On-demand Transient Silicone Elastomer Composites for Soft Robotics

One of the important goals in soft robotics is to build a system that can carry out the whole function of living organisms, spanning their birth, growth, and death. Among these, the death of soft robots is nowadays in great interest due to the growing concern towards the disposal of soft robots. An on-demand disintegration of soft robots can figure this out, but materials up-to-date are unsuitable for such functions. Conventional elastomeric materials used in soft robot frames (e.g. silicone elastomers) are extremely difficult to decompose, and on-demand transient materials so far (e.g. cyclic poly(phthalaldehyde)) possess insufficient mechanical properties to be used in soft robots. Here we introduce an on-demand transient silicone elastomer composite as an answer to allow this on-demand death of soft robots. A composite of silicone elastomer matrix and photo-fluoride generator additives degrades into a liquid state via a two-step trigger of ultraviolet radiation and heating at ~100 °C. The composite shows comparable mechanical properties to commercial silicone elastomers, retaining a modulus of 40 kPa and a fracture strain up to ~500%. On-demand transient soft robots and electronics which can degrade under the same stimuli are demonstrated using this material. A robot that self-diagnoses its destruction using embedded ultraviolet and temperature sensors was fabricated.

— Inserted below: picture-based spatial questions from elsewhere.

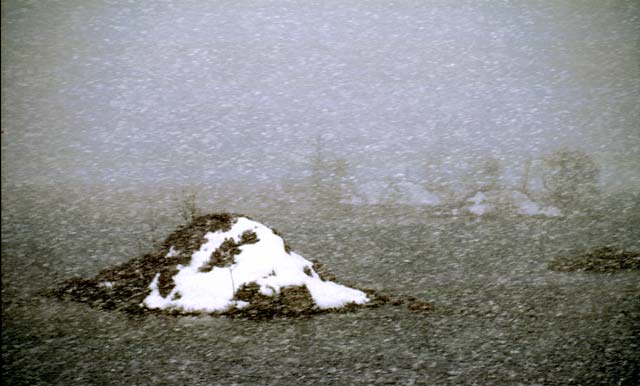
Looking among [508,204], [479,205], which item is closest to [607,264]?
[508,204]

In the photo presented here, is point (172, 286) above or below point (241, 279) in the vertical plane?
below

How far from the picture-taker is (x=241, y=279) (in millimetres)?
6469

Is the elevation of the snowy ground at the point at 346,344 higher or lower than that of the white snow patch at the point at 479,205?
higher

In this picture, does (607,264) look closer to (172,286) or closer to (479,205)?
(172,286)

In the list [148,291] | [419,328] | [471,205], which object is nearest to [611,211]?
[471,205]

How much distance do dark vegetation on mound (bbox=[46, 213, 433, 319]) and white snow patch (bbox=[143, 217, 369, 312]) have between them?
4.0 inches

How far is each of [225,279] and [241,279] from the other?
0.33 meters

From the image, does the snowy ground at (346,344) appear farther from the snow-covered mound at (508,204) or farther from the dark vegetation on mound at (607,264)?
the snow-covered mound at (508,204)

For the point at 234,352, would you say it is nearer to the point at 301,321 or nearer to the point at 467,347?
the point at 301,321

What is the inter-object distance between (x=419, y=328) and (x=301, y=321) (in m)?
1.99

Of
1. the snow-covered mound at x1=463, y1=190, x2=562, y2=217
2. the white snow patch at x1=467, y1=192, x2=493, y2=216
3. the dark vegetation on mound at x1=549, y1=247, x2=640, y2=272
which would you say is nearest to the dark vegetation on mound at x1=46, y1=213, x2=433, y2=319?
the dark vegetation on mound at x1=549, y1=247, x2=640, y2=272

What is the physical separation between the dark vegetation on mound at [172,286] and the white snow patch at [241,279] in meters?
→ 0.10

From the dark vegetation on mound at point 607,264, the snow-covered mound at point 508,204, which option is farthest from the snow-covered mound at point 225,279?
the snow-covered mound at point 508,204

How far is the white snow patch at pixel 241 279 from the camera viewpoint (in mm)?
6445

The robot avoids the risk of destruction and carries out the desired function in peacetime, but rapidly degrades upon request by taking sufficient ultraviolet light and heat. Transformable robots that change their functions and actuation aspects upon selective on-demand transience are presented too, showing that on-demand transience can empower novel functions to soft robots. The concept reported in this research presents the domain of on-demand transient soft robotics, which is expected to bring innovation in environmental, medical, and security-related issues.